Extending the Growing Season - Carolina Country

Extending the Growing Season

Greenhouses allow for a variety of fresh produce and flowers year-round

By Kristen Hannum

Extending the Growing Season

Like many luxuries once reserved for the wealthy, greenhouses have come to the middle class. As the cost of greenhouses has come down, more gardeners want one for themselves.

Greenhouses extend the season and grow a variety of vegetables, flowers, grasses, fruits and vines that never make it to the local big-box store. A beautiful greenhouse, especially an attached greenhouse, can also increase your home’s value. At a time when China is a major foreign supplier of U.S. fruit and vegetables, greenhouses provide local and safe produce year-round.

A greenhouse can also be cost effective: that $3 pack of seeds can become dozens of plants. Greenhouses eventually pay for themselves, both in plant costs and as weather insurance.

In Europe, nearly half of all gardeners have some kind of greenhouse, according to Andrew Cook, the founder of Exaco, an Austin-based distributor of greenhouses. Cook thinks that’s partly because Europeans can walk through models of greenhouses at their local garden centers. Americans are rarely able to do that.

Choices and research

Typically, customers diligently investigate what kind of greenhouse they want, spending an entire year on average researching which greenhouse matches their vision.

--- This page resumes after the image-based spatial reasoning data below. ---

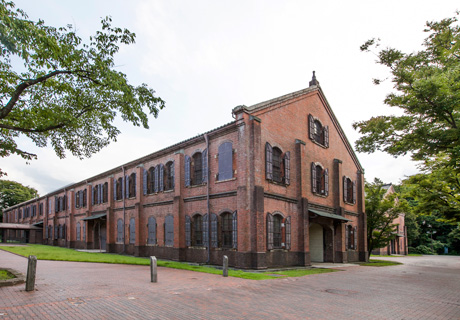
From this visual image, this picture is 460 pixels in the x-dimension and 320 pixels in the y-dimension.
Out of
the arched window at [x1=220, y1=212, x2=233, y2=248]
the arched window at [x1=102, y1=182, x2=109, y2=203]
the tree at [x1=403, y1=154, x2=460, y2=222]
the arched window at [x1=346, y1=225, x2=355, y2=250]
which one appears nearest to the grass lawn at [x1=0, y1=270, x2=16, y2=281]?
the arched window at [x1=220, y1=212, x2=233, y2=248]

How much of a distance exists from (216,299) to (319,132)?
1573cm

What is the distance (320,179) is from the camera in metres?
21.3

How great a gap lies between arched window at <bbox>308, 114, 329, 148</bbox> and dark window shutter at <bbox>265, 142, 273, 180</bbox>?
513 cm

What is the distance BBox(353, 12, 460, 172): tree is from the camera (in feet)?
39.8

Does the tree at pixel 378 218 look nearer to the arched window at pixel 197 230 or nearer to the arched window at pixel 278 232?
the arched window at pixel 278 232

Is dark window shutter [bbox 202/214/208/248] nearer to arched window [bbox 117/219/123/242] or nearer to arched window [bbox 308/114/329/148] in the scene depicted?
arched window [bbox 308/114/329/148]

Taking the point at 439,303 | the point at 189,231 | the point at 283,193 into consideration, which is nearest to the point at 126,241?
the point at 189,231

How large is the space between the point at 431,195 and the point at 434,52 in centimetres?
1246

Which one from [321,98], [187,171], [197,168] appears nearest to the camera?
[197,168]

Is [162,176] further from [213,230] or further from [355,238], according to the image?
[355,238]

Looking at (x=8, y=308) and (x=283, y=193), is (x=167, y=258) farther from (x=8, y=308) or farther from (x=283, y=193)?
(x=8, y=308)

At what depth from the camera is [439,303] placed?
31.6ft

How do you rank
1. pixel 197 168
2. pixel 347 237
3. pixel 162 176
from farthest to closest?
pixel 347 237, pixel 162 176, pixel 197 168

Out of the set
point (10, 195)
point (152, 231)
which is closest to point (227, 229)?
point (152, 231)
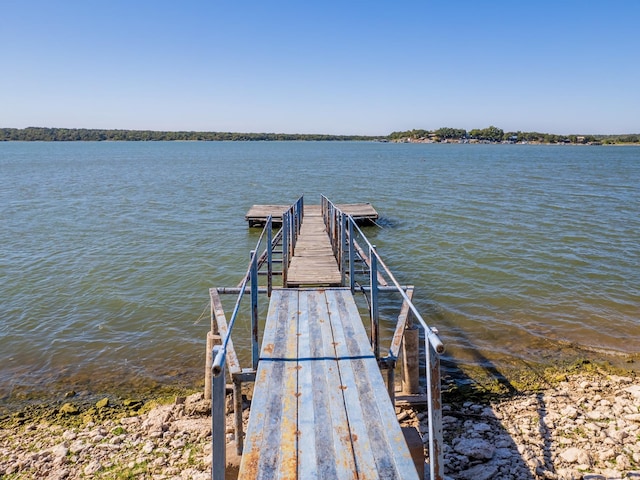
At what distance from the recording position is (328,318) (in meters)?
5.79

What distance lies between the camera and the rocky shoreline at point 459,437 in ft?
18.7

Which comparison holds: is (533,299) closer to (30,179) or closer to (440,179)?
(440,179)

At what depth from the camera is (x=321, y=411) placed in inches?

What kind of glazing—glass, polycarbonate or polyethylene sheeting? Should they choose solar, electric or gas heating? And which company should they buy from?

Shane Smith covers these topics in his book, “Greenhouse Gardener’s Companion, Revised: Growing Food & Flowers in Your Greenhouse or Sunspace”, co-authored with Marjorie Leggitt.

Shane advises first ensuring that your property has a place for good winter sun and that your local zoning allows greenhouses.

Prices, building time

Then think about how much you are willing to spend. Hobby greenhouse kits, a popular choice, can cost from a few hundred dollars to tens of thousands.

Smith recommends that people buy kits from a supplier who is available weekends to answer questions when printed directions don’t make sense. Some kit manufacturers and suppliers have posted helpful You Tube video guides.

Smith says that a typical aluminum-frame, 8-by-10-foot or 10-by-12-foot hobby greenhouse kit will probably take a couple weekends to build: one weekend for the foundation and one for the building itself. Then comes the electrical and plumbing.

How about greenhouses’ downside?

Cook says that a lot of cheap greenhouses have been sold in the past couple decades, and people have had bad experiences with them. And greenhouses aren’t for everyone. Smith thinks people should be certain they want a greenhouse as opposed to a sunroom with container plants.

The number one regret Smith hears? “They tell me they wish they’d gone bigger,” he says.



About the Author

Kristen Hannum is a freelance writer based in Westminster, Co.